Further, I don’t think that the worker’s decisions means *all* must follow it, that’s what free association/disassociation is about to begin with. If workers don’t like the way the firm is going they can, of course, leave the firm and (actually) start another firm with other fellow workers who might think more closely than they do or do their own independent thing or perhaps not do work at all if they have such the inclination.

And of course measures can be blocked or put up to future discussions and so on. I don’t think that means unwarranted bureaucracy so much as it means *much needed* discussion and debate over how something *is* and *is not* going to be handled. How often that happens and for how long is up to each individual firm and the workers within but, of course, the individuals contained within each firm are important too and the collective should be *based* on individual liberty.

“It seems to me that you want to have your cake and eat it. You want organisations and collective decisions. At the same time you want everyone to do his own thing.”

Untrue. I said workers *can* do their own projects in firms that *they* control, either individually or collectively. Both can happen in a given firm but it also requires cooperation between workers as much as it requires the recognition of each individual person as the *basis* of each collective.

“The only way to have both would be if every collective decision concluded that everyone should decide for himself. But then why waste time on collective decision-making?”

That’s not the only way to have both. You can have collective decisions based on consensus when the matter gets big enough and individual and cooperative decisions made when those are felt necessary instead of the larger collective decisions.
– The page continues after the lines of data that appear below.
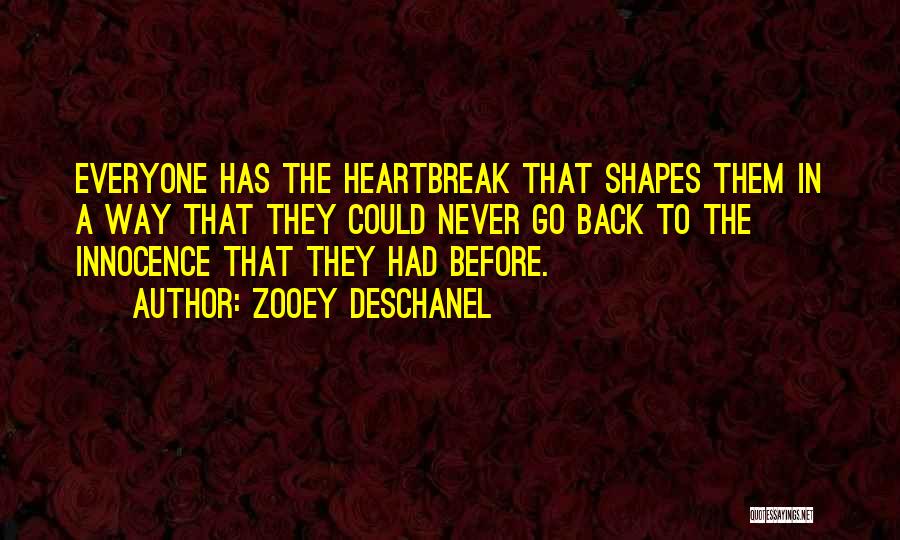 A Heartbreak Quotes By Zooey Deschanel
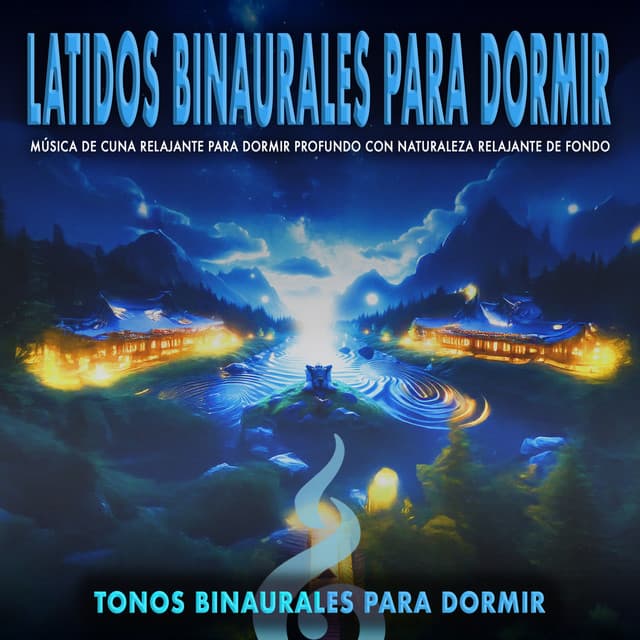 Latidos Binaurales para Dormir: Música de Cuna Relajante para Dormir Profundo con Naturaleza Relajante de Fondo - Tonos Binaurales Para Dormir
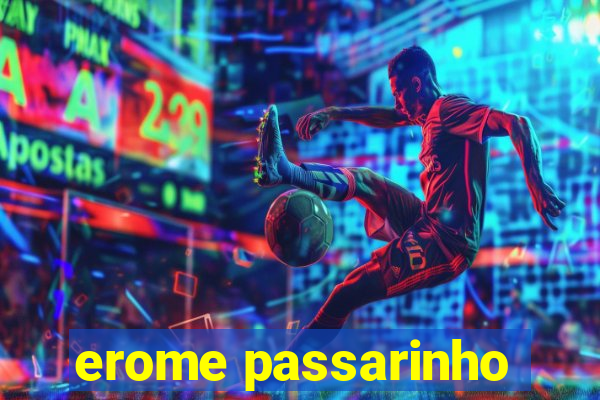 erome passarinho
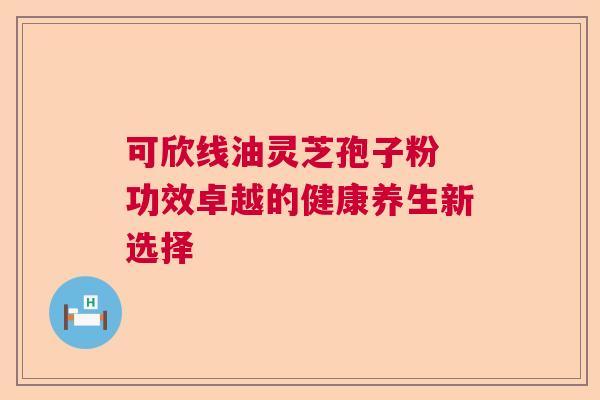 可欣线油灵芝孢子粉 功效卓越的健康养生新选择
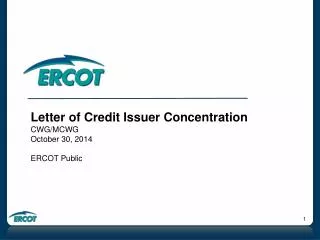 Letter of Credit Issuer Concentration CWG/MCWG October 30, 2014 ERCOT Public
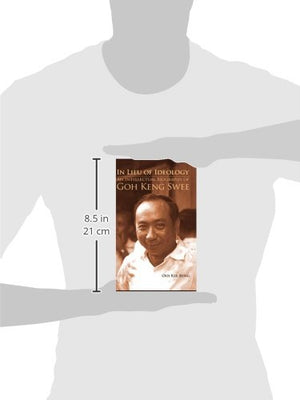 In Lieu of Ideology: An Intellectual Biography of Goh Keng Swee,Used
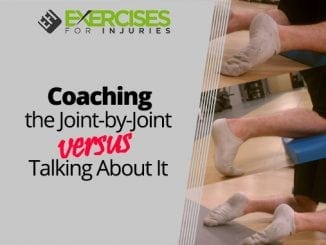 Coaching the Joint-by-Joint vs. Talking About It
But either way these choices are left up to the workers and not the tyranny of the majority (like you’ve suggested), bosses or managers (which you ostensibly prefer) and approximating towards no tyranny at all, however much that is possible.

“If you want no bosses, you should want no organisations, that is, you should want a pure market. But then what about the people who want to be in”

You’re conflating bosses with people who can make decisions which is, frankly, absurd. Anyone can make decisions or organize people, the trouble is in finding who can do it *best*.